EXPLORE THE MATERIAL:
**A)** Quote the passage of the post about Facebook friends backing Mitt Romney, starting with "Facebook is one" and going on through "a great neighbor.".
**B)** In the post about Facebook friends backing Mitt Romney, the paragraph that begins "Generally speaking" describes what Romney seems like. List each description it gives of him.
**C)** Write what comes next in the post about Facebook friends backing Mitt Romney, picking up after its final sentence.

TEXT SEGMENT:
Facebook is one of those places where I occasionally learn very surprising things about people I thought I knew.
A number of my Friends, for example, “Like” Mitt Romney and have declared their intention to support his candidacy for President of the United States in the November election.
This is a rather curious revelation, given that these people are quite fundamental in their Christianity. Romney, you may recall, is a Mormon. And there is some controversy about whether Mormons are Christians at all.
Generally speaking, I like Mitt Romney, too. He seems like a clean-cut, family guy, John Q. Citizen. He’d probably make a great neighbor.
Yet, it strikes me as incongruous that Bible-believers “Like” a guy whose religion may not even line up with the Bible. Mind you, these are people who have made religious positions a litmus test for determining a candidate’s suitability for office.
That said, let me make a couple of things clear.
- I don’t hate Mormons. I’ve had Mormon family members. My children’s Mormon school friends have slept-over at my house and vice versa.
- I don’t fault Mitt for being a Mormon. We have religious freedom in this country. We are free to practice any religion we choose or no religion at all. That’s the American way.
The real issue is this: For Christians, Christianity is supposed to inform our politics, not the other way around. My Facebook friends seem to have put their “Like” of Romney’s politics ahead of their love of traditional Christian belief, which contradicts core Mormon tenets.

DATA EXTRACTS:
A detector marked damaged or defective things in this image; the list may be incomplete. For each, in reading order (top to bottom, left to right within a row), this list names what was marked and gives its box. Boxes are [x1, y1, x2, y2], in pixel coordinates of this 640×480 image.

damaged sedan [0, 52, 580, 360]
...
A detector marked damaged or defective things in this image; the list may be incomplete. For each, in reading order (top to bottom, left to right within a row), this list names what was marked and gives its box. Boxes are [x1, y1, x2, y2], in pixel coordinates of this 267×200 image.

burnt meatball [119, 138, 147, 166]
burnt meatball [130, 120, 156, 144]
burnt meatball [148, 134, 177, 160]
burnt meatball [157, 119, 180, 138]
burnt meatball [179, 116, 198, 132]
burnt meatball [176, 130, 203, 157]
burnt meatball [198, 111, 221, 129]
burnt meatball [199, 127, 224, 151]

OUTPUTS FOR THE TASKS:
**A)**
Facebook is one of those places where I occasionally learn very surprising things about people I thought I knew.
A number of my Friends, for example, “Like” Mitt Romney and have declared their intention to support his candidacy for President of the United States in the November election.
This is a rather curious revelation, given that these people are quite fundamental in their Christianity. Romney, you may recall, is a Mormon. And there is some controversy about whether Mormons are Christians at all.
Generally speaking, I like Mitt Romney, too. He seems like a clean-cut, family guy, John Q. Citizen. He’d probably make a great neighbor.

**B)**
- a clean-cut, family guy
- John Q. Citizen
- someone who would probably make a great neighbor

**C)**
Consider three points of disparity, corroborated by the official site of The Church of Jesus Christ Latter-day Saints:
- Baptism: What’s it all about? Mormons believe baptism cleanses them of sin. In contrast, The Bible teaches that it is “Jesus Christ… who loved us, and washed us from our sins in His own blood.”
Baptism in the Bible is said to depict our identification with Christ’s atoning sacrifice, signifying our death to sin and resurrection to new life in Christ.
- Salvation: Can we choose to follow Christ after death? Mormonism teaches that after death and judgment “those who never learned about Christ’s teachings or received his ordinances will have an opportunity to do so.” (see Postmortal life (Afterlife) topic).
The Bible teaches the decision to accept Jesus Christ and His atoning sacrifice for sin must be made on this side of the grave. “Now is the day of salvation, now is the accepted time.” (2 Corinthians 6:2) After death, our fate is sealed. “It’s appointed to man once to die and then the judgment.” (Hebrews 9:27)
- Marriage: Mormons believe that temple marriage “seals” families for eternity. In contrast, Jesus considered marriage temporal. Confronted with a woman who had married seven husbands, Jesus was asked whose wife she’d be in the resurrection. He said the question revealed error and ignorance of Scripture and God’s power.
“For when they shall rise from the dead, they neither marry, nor are given in marriage; but are as the angels which are in heaven.”
We Americans are free to support the political candidates of our choice. Christians, however, have dual citizenship and a higher allegiance. Our responsibility, as Christ’s ambassadors, is not to represent ourselves but to “Like” what Jesus likes — even on Facebook.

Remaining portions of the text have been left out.